Back in June 2005, Maddon was a coach under Angels skipper Mike Scioscia when something similar happened to one of his relievers against the same Nationals team. Frank Robinson, then the Nats' manager, was told by disgruntled former Angel Jose Guillen that Brendan Donnelly used pine tar in his glove, and Robinson told the umps, leading to Donnelly's ejection and an eventual eight-game suspension.
That sparked a heated, benches-emptying, on-field exchange between the two managers. Peralta, ironically enough, was a rookie with the Angels at the time.
On Tuesday, Maddon accused Johnson of being "cowardly" for telling umpires Peralta had pine tar in his glove, calling the act "bush" and "insider trading" because Peralta was a reliever for the Nationals in 2010.
Asked about the situation Wednesday, Scioscia didn't take much issue with Johnson bringing the issue to the umpires' attention. He's done it himself with pitchers he's suspected of using sandpaper, which was falsely alleged of Donnelly in the '05 incident.
But he believes the substance itself doesn't provide much of an advantage.
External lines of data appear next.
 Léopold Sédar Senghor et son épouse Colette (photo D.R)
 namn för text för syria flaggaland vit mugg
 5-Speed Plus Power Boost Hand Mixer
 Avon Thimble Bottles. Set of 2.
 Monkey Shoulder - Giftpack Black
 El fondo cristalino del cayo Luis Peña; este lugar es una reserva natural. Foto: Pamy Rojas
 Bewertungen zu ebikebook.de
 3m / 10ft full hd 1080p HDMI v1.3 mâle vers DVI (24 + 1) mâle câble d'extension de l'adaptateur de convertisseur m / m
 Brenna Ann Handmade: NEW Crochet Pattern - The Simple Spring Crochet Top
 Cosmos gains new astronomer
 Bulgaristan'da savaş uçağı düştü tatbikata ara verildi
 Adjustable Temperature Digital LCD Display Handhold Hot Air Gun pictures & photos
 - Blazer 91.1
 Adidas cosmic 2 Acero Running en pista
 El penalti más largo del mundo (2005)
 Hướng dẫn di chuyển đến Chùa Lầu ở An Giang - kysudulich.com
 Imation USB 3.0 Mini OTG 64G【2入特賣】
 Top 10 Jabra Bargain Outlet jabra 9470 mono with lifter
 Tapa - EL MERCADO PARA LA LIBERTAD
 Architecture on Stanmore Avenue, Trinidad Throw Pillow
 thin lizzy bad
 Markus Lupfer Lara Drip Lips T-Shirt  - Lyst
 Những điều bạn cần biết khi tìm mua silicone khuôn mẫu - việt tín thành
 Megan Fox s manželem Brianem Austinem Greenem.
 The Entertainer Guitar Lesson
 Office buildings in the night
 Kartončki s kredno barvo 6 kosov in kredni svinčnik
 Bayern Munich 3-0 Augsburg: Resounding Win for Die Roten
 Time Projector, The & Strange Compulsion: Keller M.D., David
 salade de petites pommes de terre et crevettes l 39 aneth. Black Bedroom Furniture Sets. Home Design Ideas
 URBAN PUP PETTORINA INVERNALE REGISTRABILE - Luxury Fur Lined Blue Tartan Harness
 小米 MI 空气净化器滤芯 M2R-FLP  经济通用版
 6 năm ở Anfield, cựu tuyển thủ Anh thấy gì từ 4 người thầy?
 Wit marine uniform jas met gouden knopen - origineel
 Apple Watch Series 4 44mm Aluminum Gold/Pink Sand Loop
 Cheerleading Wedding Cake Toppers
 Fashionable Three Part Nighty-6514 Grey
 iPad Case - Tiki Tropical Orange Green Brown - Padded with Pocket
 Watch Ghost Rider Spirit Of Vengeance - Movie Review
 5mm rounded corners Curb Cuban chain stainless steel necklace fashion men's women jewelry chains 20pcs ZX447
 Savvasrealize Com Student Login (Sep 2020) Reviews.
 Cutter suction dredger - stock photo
"And I don't think hitters have much of an issue with it, especially when it's cold or guys are really sweaty or it's wet," said Scioscia, who's on Bud Selig's special committee for on-field matters. "It doesn't change the flight of the ball. It's in the rules, and obviously you have to abide by what's in the rules. It's like getting pulled over for going 66 mph in a 65 mph zone."